Cercasi un Renzi di destra. La sfida l’ha lanciata Angelo Panebianco in un editoriale sul Corsera.
Questa prospettiva implica il superamento dell’assioma berlusconismo=destra. Il superamento, perché la negazione di questo dato di fatto avrebbe la inevitabile conseguenza di affermare che, con le ultime politiche, la destra non esiste più in parlamento e nel paese.
Un Renzi a destra finora non si fatto largo perché alla costruzione di un progetto politico guadagnandosi i gradi nelle piazze e con la buona amministrazione, si è troppo spesso preferito il cammino senza buche della cooptazione da parte del capocorrente di turno, la nomina più o meno ovattata alla consacrazione sul campo di battaglia. Per questo ai volti dei democrat Speranza, Moretti e Orlando, dal centrodestra replicano con Brunetta e Schifani…
Eppure nei territori sono cresciuti cavalli di razza. Senza fare torto a nessuno l’idealtipo del possibile Renzi dovrà essere alla Giuseppe Scopelitti, governatore della Calabria che ha salito tutti i gradini del cursus honorum o alla Flavio Tosi, sindaco di Verona, icona nazionalpopolare. O Giorgia Meloni, ex ministro del Cavaliere, che ha più volte puntato i piedi per chiedere al suo ex partito le primarie. E proprio dalle palestre dei consigli comunali, provinciali e regionali dovrebbe venir fuori l’ossatura di un nuovo partito popolare della destra, solidarista e spietato nel taglio delle prebende della casta e degli sprechi della macchina pubblica.

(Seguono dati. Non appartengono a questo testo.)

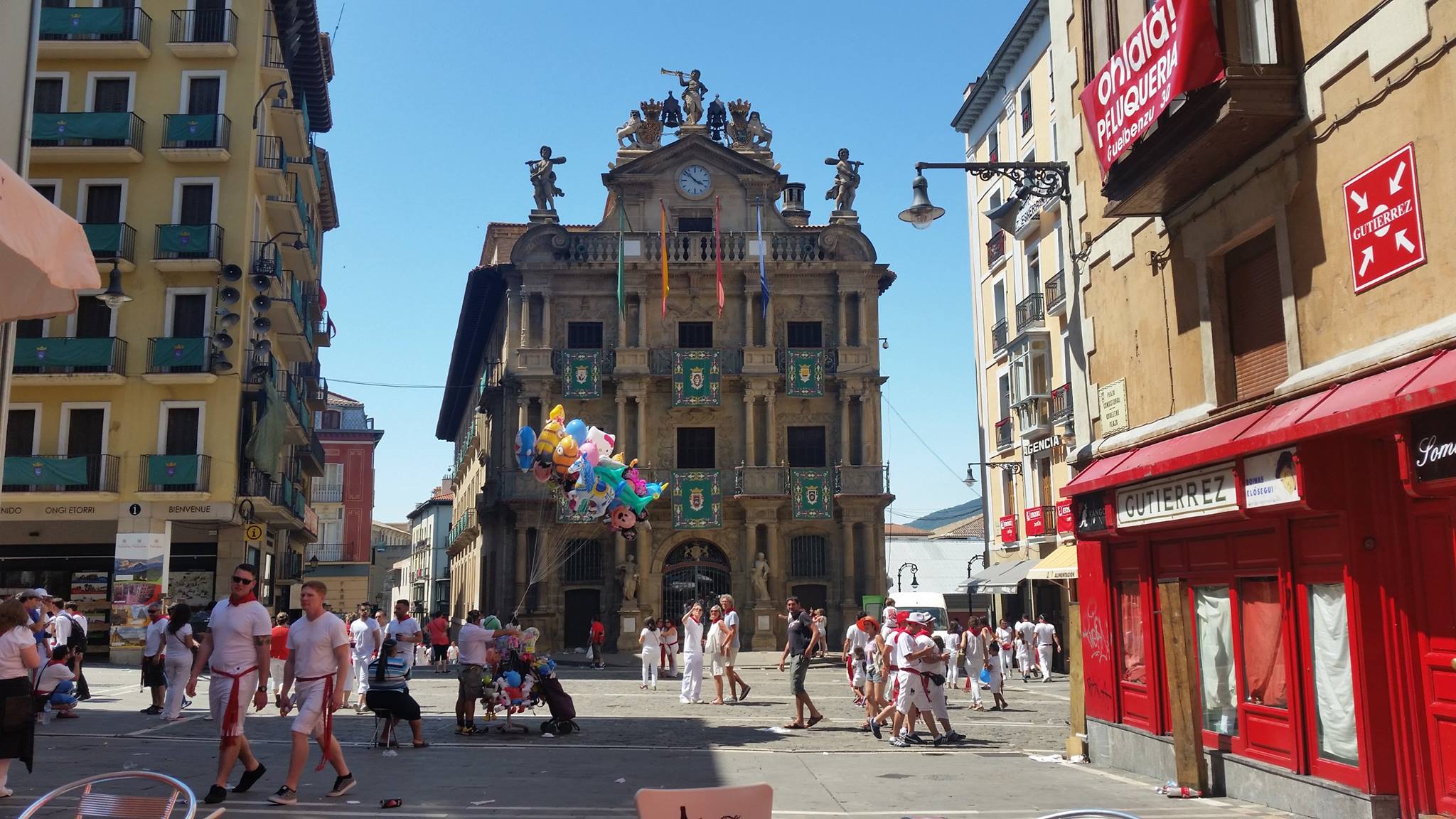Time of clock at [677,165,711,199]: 3:52
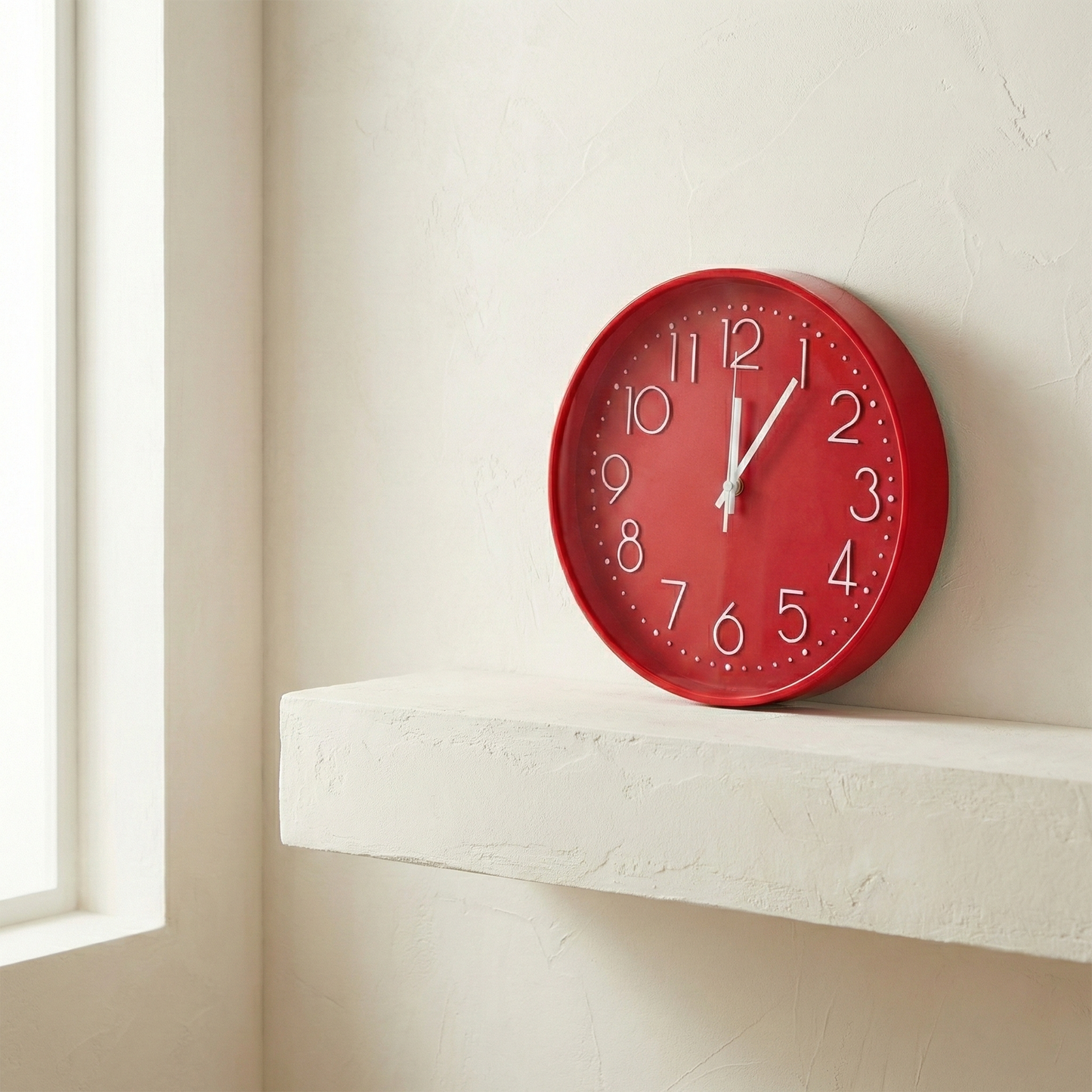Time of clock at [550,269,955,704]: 12:05
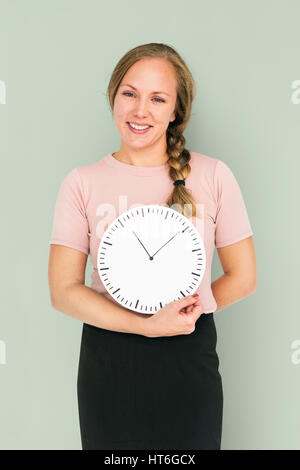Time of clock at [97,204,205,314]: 11:09
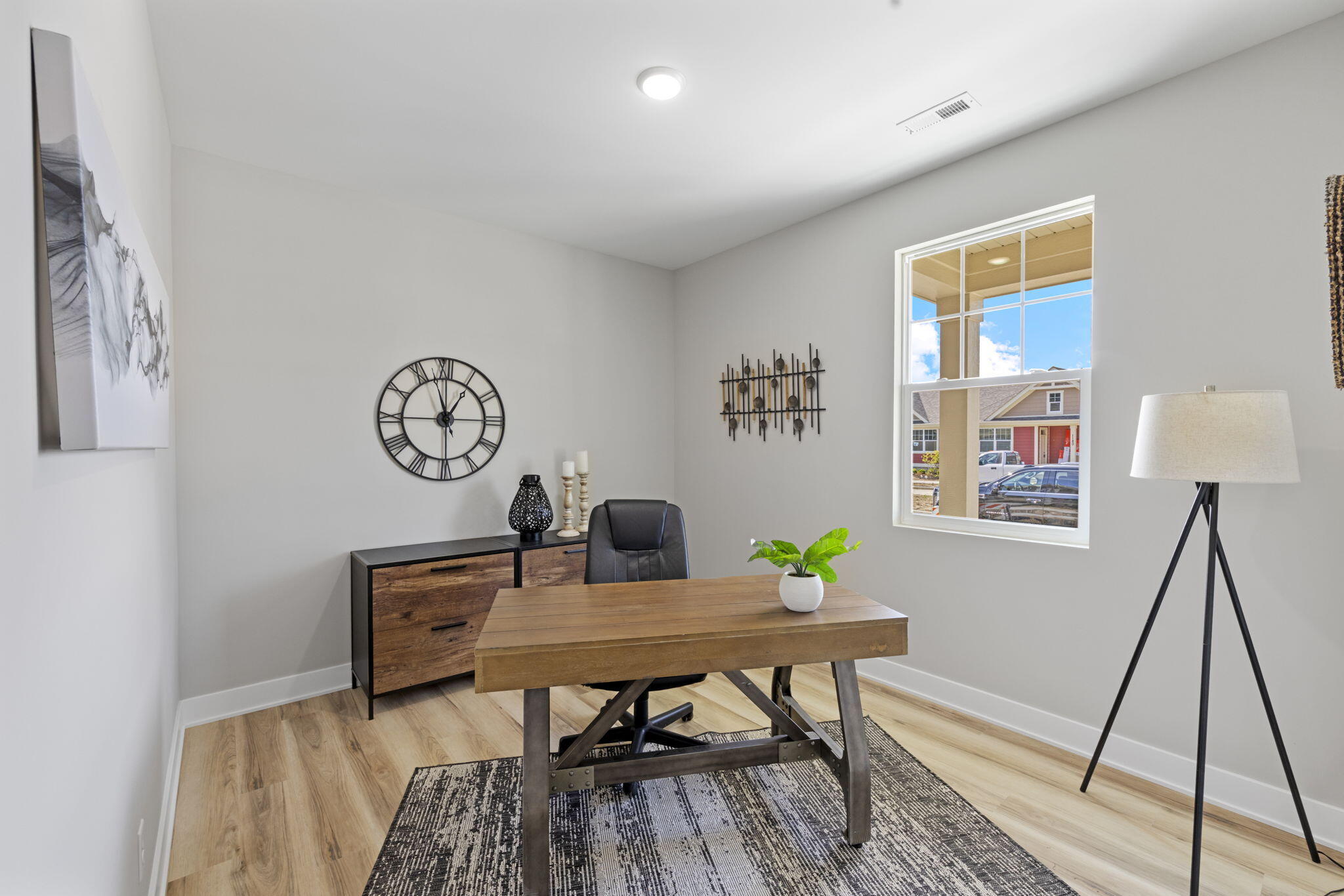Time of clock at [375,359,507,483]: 12:57
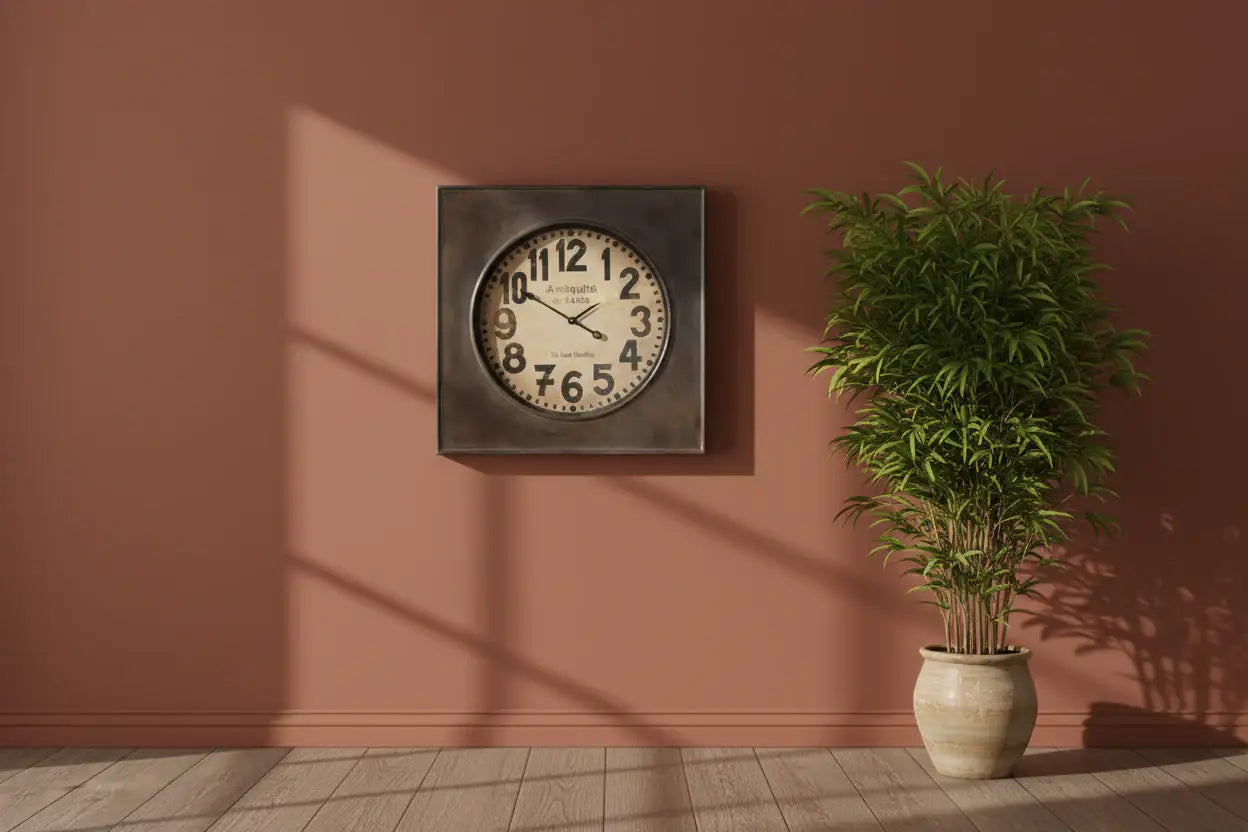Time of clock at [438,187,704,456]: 1:50
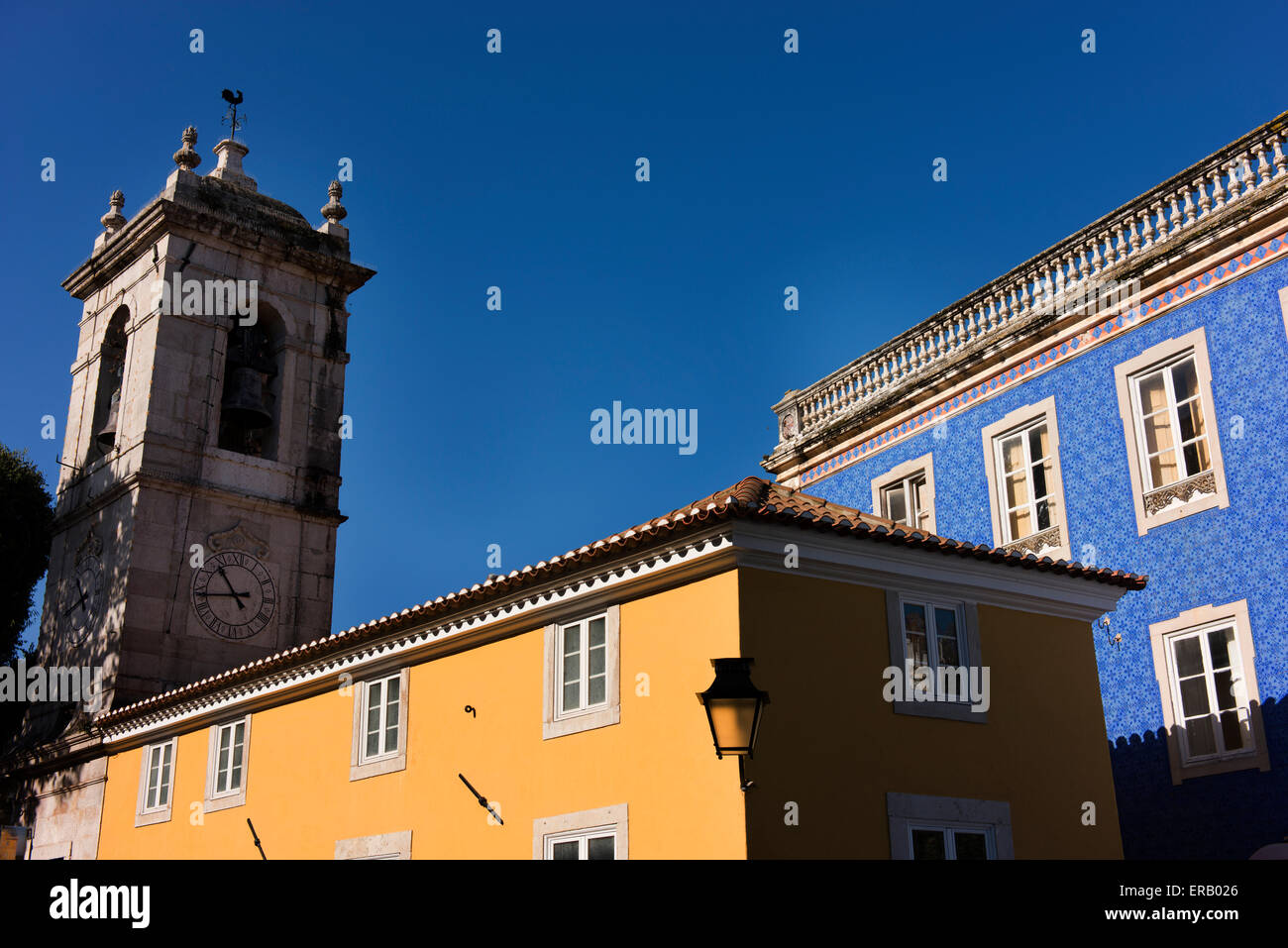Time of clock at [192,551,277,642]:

Alla destra italiana non manca un invito nei salotti buoni della cultura (luoghi spesso intrisi di disprezzo per ogni virgulto popolare) ma un orizzonte ideale e un leader che possa caricarsi sulle spalle la rappresentanza di una visione nazionale e sociale dell’Italia, alimentando la coesione tra classi e blocchi produttivi e spingendo l’acceleratore sul tasto delle indispensabili riforme per rendere lo Stato più efficiente. Urge riscrivere il perimetro culturale di questa area politica, indicando una prospettiva di governo con programmi e tesi economiche che possano temperare gli eccessi del mercatismo.
Sulle responsabilità della vecchia classe dirigente di centrodestra nell’aver lasciato macerie culturali e politiche si è scritto molto anche su Barbadillo, ma bisogna considerare un segnale incoraggiante che proprio il Corsera abbia riconosciuto questa emergenza. Perché il rischio, oltre alla disaffezione dalla politica delle nuove generazioni (attratte dal vaffa di Grillo), è che l’Italia affondi impantanata tra beghe di ballatoio, querelle sull’antifascismo, rigurgiti giustizialisti, ossessioni neoliberiste, morbose curiosità per bunga bunga e dintorni, dimenticando che la priorità è costruire un futuro della nazione affermando il primato della civilizzazione italiana.